■ AIM OF THE EXERCISE
Your answer must be only the lines below from the one containing "op 15746 3181" through the one containing "Collier Pingouin de", copied exactly, with the pictures left out.

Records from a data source
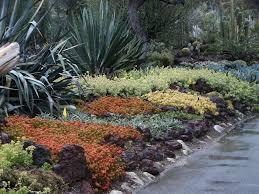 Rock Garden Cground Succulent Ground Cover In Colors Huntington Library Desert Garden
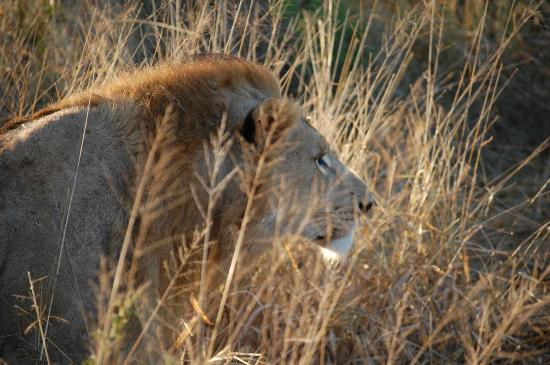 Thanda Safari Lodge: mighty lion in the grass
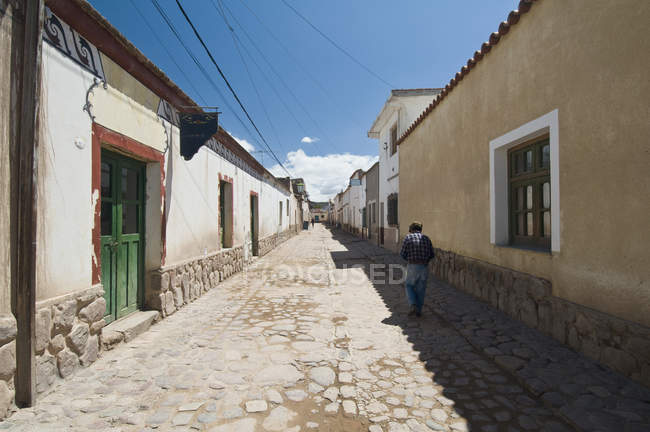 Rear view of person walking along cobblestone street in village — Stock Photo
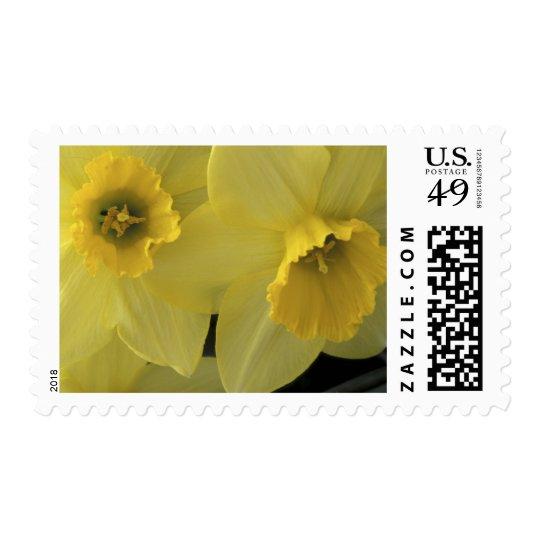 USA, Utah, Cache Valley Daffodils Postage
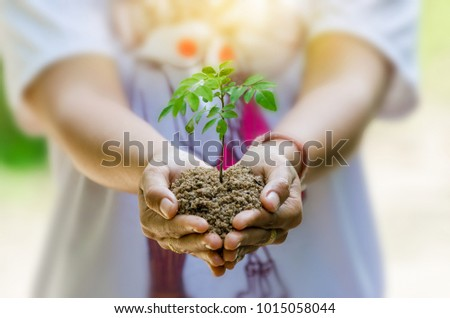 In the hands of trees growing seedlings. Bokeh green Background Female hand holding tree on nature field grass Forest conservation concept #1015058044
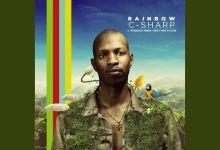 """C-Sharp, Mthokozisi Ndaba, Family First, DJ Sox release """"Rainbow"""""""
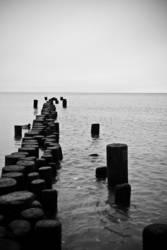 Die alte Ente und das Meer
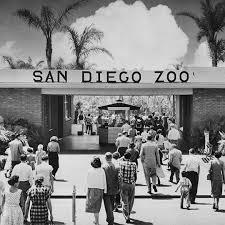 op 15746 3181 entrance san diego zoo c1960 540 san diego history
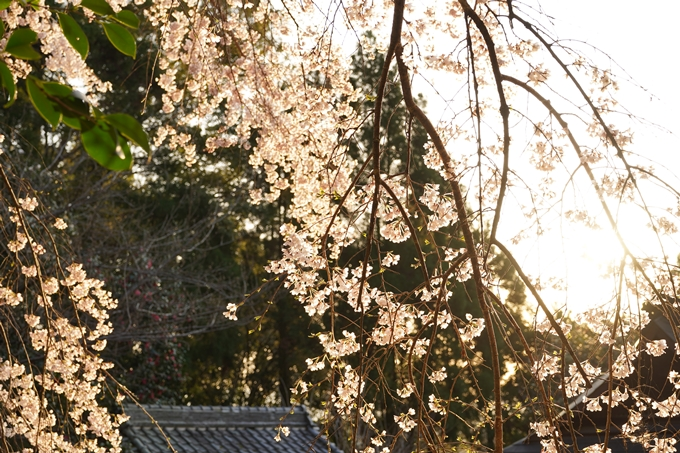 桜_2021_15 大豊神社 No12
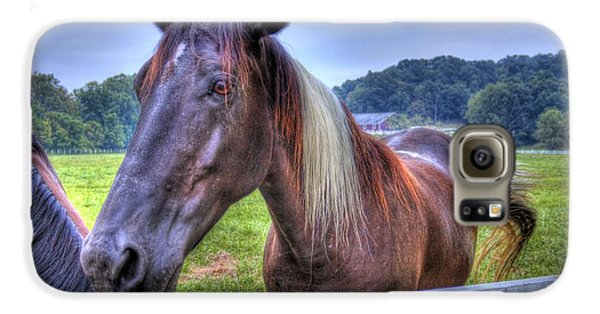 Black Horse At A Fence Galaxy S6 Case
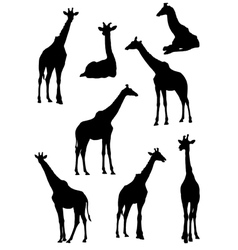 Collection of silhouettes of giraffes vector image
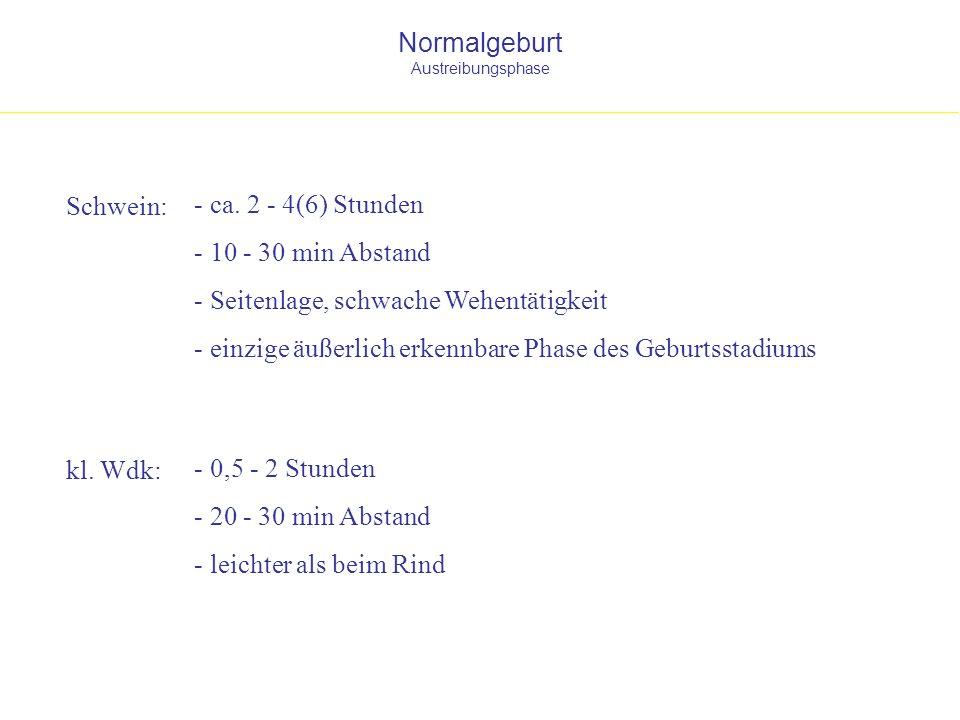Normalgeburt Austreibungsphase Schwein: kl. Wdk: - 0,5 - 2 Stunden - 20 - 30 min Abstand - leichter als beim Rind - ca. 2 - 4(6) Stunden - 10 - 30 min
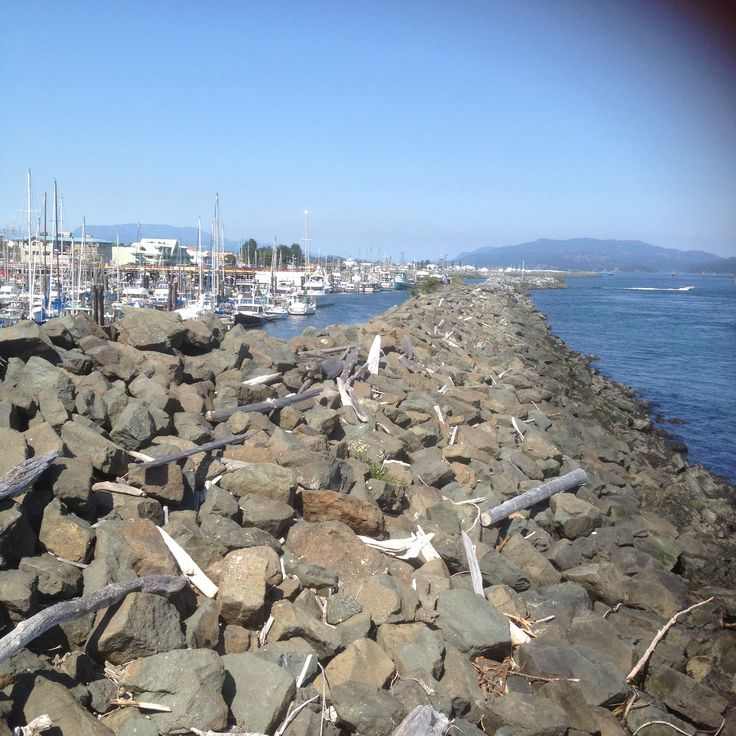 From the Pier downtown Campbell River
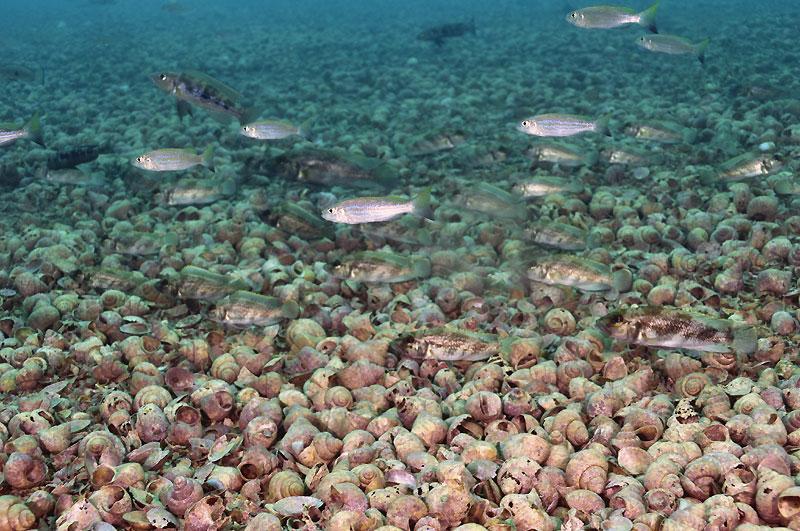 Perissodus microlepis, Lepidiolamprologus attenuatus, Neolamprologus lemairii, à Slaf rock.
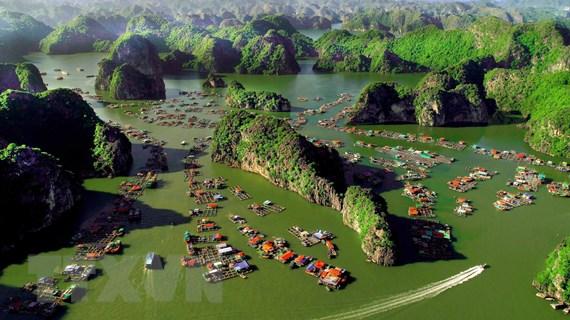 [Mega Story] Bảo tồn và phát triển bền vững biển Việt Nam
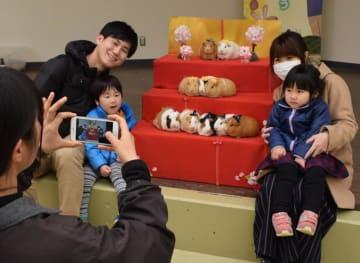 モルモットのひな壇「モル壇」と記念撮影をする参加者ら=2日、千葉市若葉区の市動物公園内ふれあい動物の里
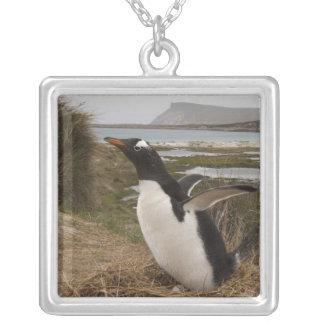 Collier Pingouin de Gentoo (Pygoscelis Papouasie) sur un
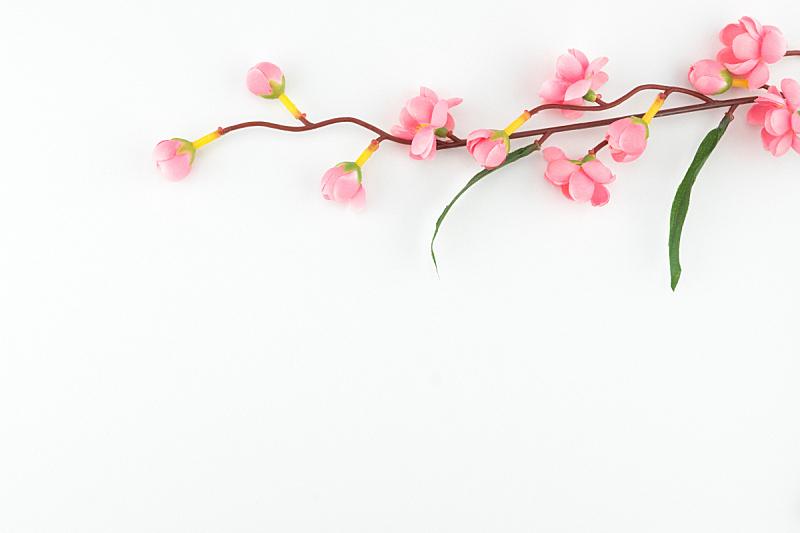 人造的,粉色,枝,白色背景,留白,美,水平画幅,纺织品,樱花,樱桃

■ SOLUTION TO THE EXERCISE
 op 15746 3181 entrance san diego zoo c1960 540 san diego history
 桜_2021_15 大豊神社 No12
 Black Horse At A Fence Galaxy S6 Case
 Collection of silhouettes of giraffes vector image
Normalgeburt Austreibungsphase Schwein: kl. Wdk: - 0,5 - 2 Stunden - 20 - 30 min Abstand - leichter als beim Rind - ca. 2 - 4(6) Stunden - 10 - 30 min
 From the Pier downtown Campbell River
 Perissodus microlepis, Lepidiolamprologus attenuatus, Neolamprologus lemairii, à Slaf rock.
 [Mega Story] Bảo tồn và phát triển bền vững biển Việt Nam
 モルモットのひな壇「モル壇」と記念撮影をする参加者ら=2日、千葉市若葉区の市動物公園内ふれあい動物の里
 Collier Pingouin de Gentoo (Pygoscelis Papouasie) sur un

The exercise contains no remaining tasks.